— start —

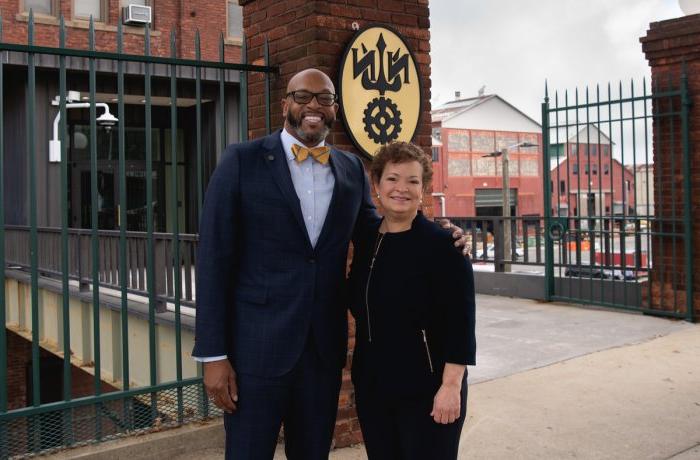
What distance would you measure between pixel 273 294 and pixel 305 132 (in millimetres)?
666

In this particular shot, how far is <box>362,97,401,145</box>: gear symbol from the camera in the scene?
449cm

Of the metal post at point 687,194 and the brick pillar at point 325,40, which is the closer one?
the brick pillar at point 325,40

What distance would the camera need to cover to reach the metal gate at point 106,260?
3920mm

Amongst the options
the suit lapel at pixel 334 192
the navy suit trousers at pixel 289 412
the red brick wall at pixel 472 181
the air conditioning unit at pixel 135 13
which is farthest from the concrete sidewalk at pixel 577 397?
the red brick wall at pixel 472 181

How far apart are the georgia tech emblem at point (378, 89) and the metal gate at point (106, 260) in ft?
1.86

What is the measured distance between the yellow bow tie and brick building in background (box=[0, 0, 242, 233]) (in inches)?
451

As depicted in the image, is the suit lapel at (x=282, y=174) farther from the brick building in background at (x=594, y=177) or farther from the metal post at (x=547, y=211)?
the metal post at (x=547, y=211)

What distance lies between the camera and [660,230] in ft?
29.6

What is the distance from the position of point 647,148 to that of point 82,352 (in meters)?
7.02

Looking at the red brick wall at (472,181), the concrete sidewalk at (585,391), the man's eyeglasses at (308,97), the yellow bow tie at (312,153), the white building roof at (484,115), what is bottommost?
the concrete sidewalk at (585,391)

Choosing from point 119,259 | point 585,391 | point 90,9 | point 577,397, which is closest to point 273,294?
point 577,397

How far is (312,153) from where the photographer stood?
9.50 feet

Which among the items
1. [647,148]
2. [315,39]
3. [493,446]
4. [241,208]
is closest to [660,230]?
[647,148]

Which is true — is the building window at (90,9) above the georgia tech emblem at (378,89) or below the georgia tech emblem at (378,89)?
above
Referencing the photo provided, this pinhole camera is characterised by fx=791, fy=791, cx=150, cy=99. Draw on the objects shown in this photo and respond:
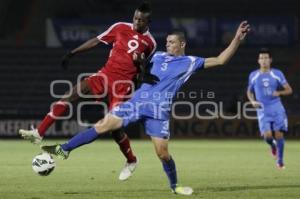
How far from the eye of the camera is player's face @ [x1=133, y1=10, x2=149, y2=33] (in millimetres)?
9083

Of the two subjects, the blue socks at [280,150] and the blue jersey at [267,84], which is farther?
the blue jersey at [267,84]

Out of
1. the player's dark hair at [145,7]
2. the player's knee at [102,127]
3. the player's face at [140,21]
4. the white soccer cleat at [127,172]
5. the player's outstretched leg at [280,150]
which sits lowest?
the player's outstretched leg at [280,150]

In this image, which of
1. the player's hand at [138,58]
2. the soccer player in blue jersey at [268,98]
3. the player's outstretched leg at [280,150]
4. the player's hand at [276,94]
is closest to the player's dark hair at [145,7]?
the player's hand at [138,58]

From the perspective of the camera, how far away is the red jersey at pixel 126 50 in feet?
30.8

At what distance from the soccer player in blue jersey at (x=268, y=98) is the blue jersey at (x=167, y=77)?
211 inches

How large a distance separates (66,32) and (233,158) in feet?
46.5

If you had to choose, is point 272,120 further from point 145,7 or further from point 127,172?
point 145,7

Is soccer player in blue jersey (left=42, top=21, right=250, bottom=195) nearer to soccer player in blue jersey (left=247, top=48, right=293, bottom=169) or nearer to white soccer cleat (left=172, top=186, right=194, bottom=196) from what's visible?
white soccer cleat (left=172, top=186, right=194, bottom=196)

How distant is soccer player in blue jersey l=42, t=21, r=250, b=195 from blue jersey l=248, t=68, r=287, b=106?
591cm

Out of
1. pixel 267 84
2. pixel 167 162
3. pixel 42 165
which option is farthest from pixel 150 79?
pixel 267 84

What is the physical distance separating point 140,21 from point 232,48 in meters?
1.50

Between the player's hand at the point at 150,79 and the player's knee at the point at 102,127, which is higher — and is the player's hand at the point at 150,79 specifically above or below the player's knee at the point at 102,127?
above

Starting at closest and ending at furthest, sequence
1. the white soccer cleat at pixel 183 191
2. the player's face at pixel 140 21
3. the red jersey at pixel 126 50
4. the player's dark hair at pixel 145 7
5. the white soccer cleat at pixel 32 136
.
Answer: the white soccer cleat at pixel 183 191
the white soccer cleat at pixel 32 136
the player's dark hair at pixel 145 7
the player's face at pixel 140 21
the red jersey at pixel 126 50

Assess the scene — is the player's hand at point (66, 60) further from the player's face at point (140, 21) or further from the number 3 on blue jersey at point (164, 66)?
the number 3 on blue jersey at point (164, 66)
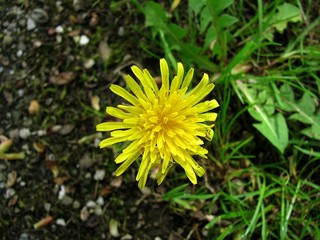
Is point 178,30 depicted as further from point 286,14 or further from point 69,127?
point 69,127

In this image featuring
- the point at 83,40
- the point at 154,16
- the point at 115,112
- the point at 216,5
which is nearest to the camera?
the point at 115,112

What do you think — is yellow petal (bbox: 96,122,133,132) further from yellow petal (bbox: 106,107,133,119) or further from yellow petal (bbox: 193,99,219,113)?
yellow petal (bbox: 193,99,219,113)

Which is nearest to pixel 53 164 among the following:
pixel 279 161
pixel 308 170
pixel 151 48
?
pixel 151 48

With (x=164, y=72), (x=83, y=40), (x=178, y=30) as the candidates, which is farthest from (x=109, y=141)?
(x=83, y=40)

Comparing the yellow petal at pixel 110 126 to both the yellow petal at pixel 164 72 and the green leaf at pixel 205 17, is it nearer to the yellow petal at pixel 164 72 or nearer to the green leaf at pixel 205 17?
the yellow petal at pixel 164 72

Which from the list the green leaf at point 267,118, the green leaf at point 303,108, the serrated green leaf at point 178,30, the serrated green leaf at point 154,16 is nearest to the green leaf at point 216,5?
the serrated green leaf at point 178,30
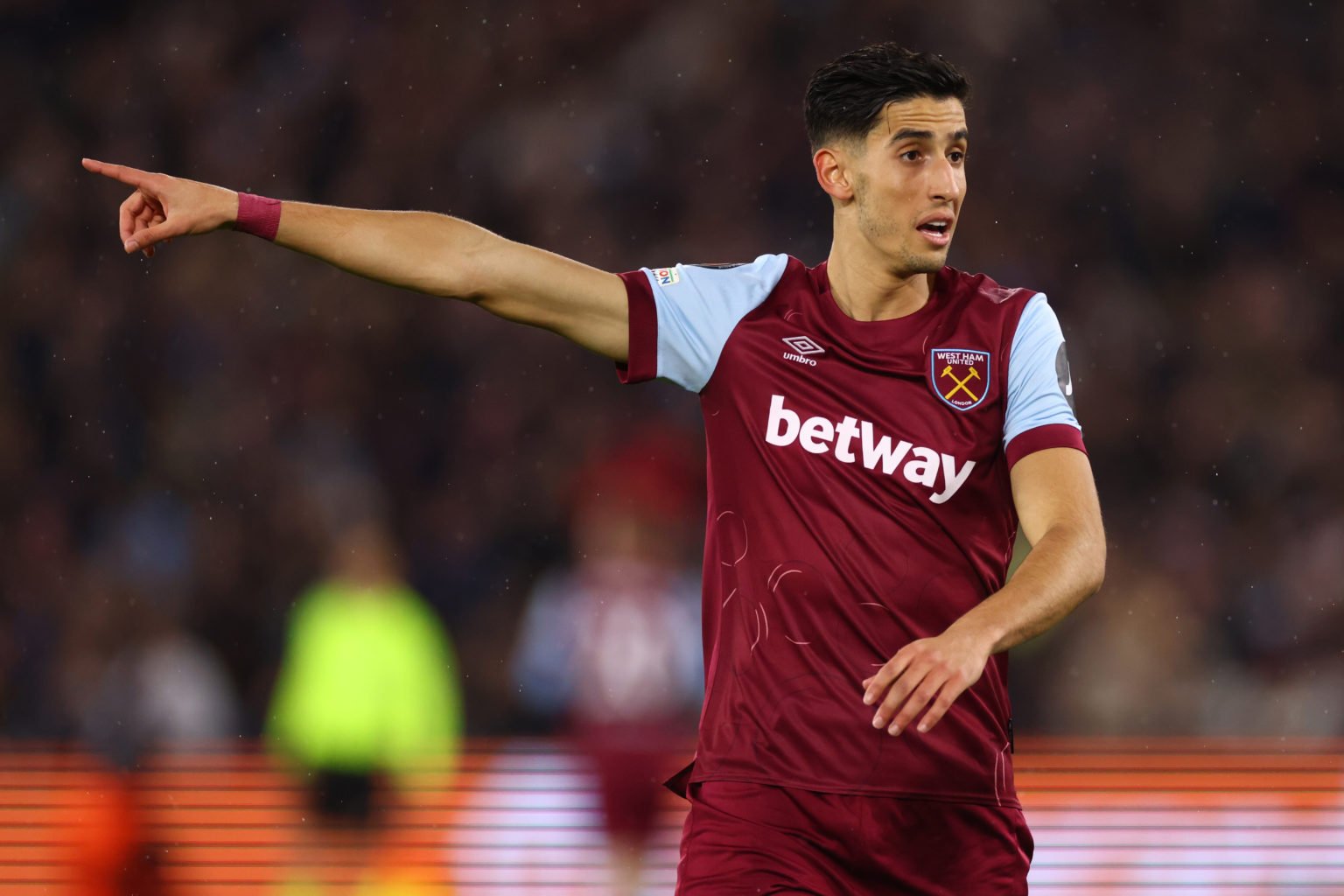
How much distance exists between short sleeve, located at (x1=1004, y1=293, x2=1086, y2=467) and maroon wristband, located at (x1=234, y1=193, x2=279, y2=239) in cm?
156

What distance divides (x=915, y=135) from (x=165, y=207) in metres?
1.58

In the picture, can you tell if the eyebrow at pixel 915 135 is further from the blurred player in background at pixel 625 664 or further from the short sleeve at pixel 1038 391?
the blurred player in background at pixel 625 664

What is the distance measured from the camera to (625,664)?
802 centimetres

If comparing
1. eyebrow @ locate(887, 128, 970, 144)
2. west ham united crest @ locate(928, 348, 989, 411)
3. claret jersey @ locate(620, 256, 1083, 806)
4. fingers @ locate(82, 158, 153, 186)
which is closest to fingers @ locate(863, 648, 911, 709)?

— end —

» Request
Format the material from the line containing "In the picture, can" through the end of the material as a Markdown table with the columns Row and Material line. Give each non-blank line its own numbered row.

» Result for this task
| Row | Material line |
|---|---|
| 1 | In the picture, can you tell if the eyebrow at pixel 915 135 is further from the blurred player in background at pixel 625 664 or further from the short sleeve at pixel 1038 391? |
| 2 | the blurred player in background at pixel 625 664 |
| 3 | What is the distance measured from the camera to (625,664)? |
| 4 | 802 centimetres |
| 5 | If comparing |
| 6 | 1. eyebrow @ locate(887, 128, 970, 144) |
| 7 | 2. west ham united crest @ locate(928, 348, 989, 411) |
| 8 | 3. claret jersey @ locate(620, 256, 1083, 806) |
| 9 | 4. fingers @ locate(82, 158, 153, 186) |
| 10 | which is closest to fingers @ locate(863, 648, 911, 709)? |